Skip site navigation (1) Skip section navigation (2)

Re: Problems with charsets, investigated...

From: Oliver Jowett <oliver(at)opencloud(dot)com>
To: alexandre(dot)aufrere(at)inet6(dot)fr
Cc: pgsql-jdbc(at)postgresql(dot)org
Subject: Re: Problems with charsets, investigated...
Date: 2004-08-08 02:29:15
Message-ID: (view raw, whole thread or download thread mbox)
Lists: pgsql-jdbc
(I'd appreciate a cc: on list posts as the pgsql lists can be unreliable)

Alexandre Aufrere wrote:
> Ok, seems i was really really unable to explain my problem...
> 1) Database's encoding is set to LATIN1 (we have SQL_ASCII nowhere)
> 2) JDBC driver requests data to database in UNICODE (hard-coded in driver)
> 3) String coming from database therefore are UTF-8-encoded. And they are 
> correctly transcoded from LATIN1, as the encoding is correctly specified 
> in the pg_database for that database. 

This all sounds correct.

> 4) Java stores internally as UTF-16... but that's only the internal 
> representation. Now there seems to be a problem here (see description of 
> the work-around below). 

The internal representation is always UTF-16, yes -- you must transcode 
on output in general.

> 5) Java's file.encoding system property is set to ISO-8859-1 (because we 
> have other data coming from LDAP or filesystem, which are encoded in 
> ISO-8859-1 anyway) 
> 6) Our web app choses to display Java Strings accordingly to 
> file.encoding, therefore as ISO-8859-1 
> 7) Bing ! problem: we are now interpreting UTF8-encoded strings (see point 
> 2/3) as ISO-8859-1 
> Therefore all the accentuated characters go wrong !

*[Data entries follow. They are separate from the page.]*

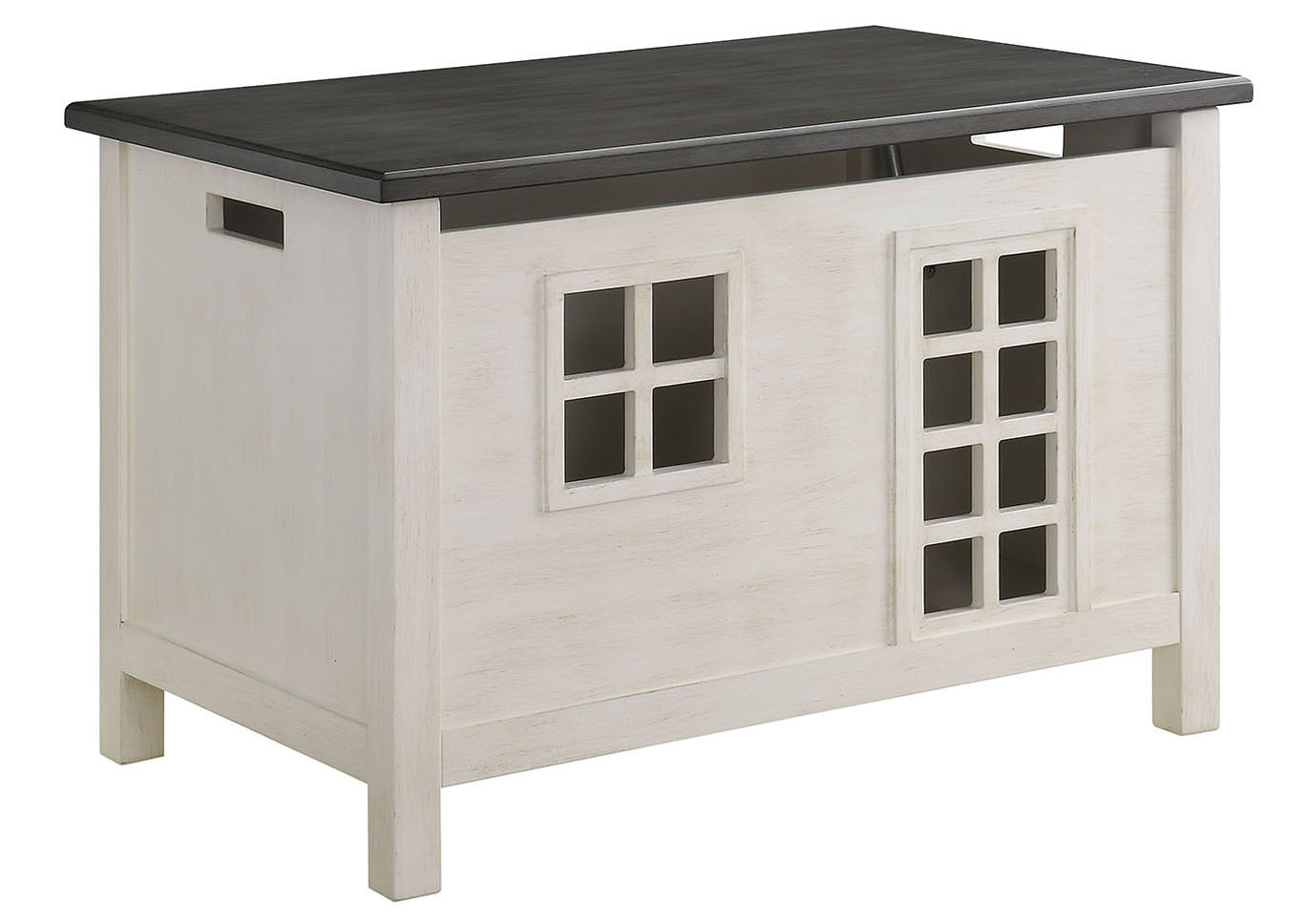 Doll Cottage White Youth Chest,Acme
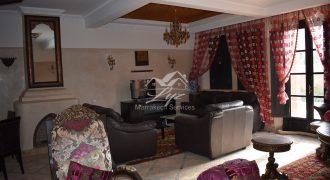 Marrakech Palmeraie villa meublée à louer en longue durée
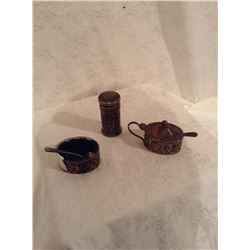 THREE PIECE STERLING SILVER CONDIMENT SET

This implies that your web app is not transcoding correctly from UTF-16 
(internal string representation) to ISO-8859-1.

How does your web app use file.encoding exactly? Note that the 
file.encoding property does *not* control the default encoding used by 
String.getBytes(), as I understand it; the default eencoding is 
JVM-controlled from the system's locale settings.

> In all previous versions of the JDBC driver (we started with the one 
> coming along with postgresql 7.0 series) coupled with the corresponding 
> version of postgresql, the data was correctly retrieved. 

I think this is luck of the draw more than anything..

> Now, a working work-around looks like:
> String correctString = new 
> String(stringFromJdbcDriver.getBytes("ISO-8859-1"),"UTF-8"); 

This doesn't make sense at all! This means you are interpreting 
ISO-8859-1 encoded bytes as UTF-8, which is nonsense.

> My patch eliminates the problem, because the JDBC driver gets ISO-8859-1 
> (aka LATIN1) strings from the server, therefore java internal transcoding 
> into UTF-16 goes ok... 

It's still the wrong thing to do! I'm sure there is another bug here 
that is causing the underlying problem. There should be no problem with 
converting from client_encoding = UNICODE to Java's UTF-16.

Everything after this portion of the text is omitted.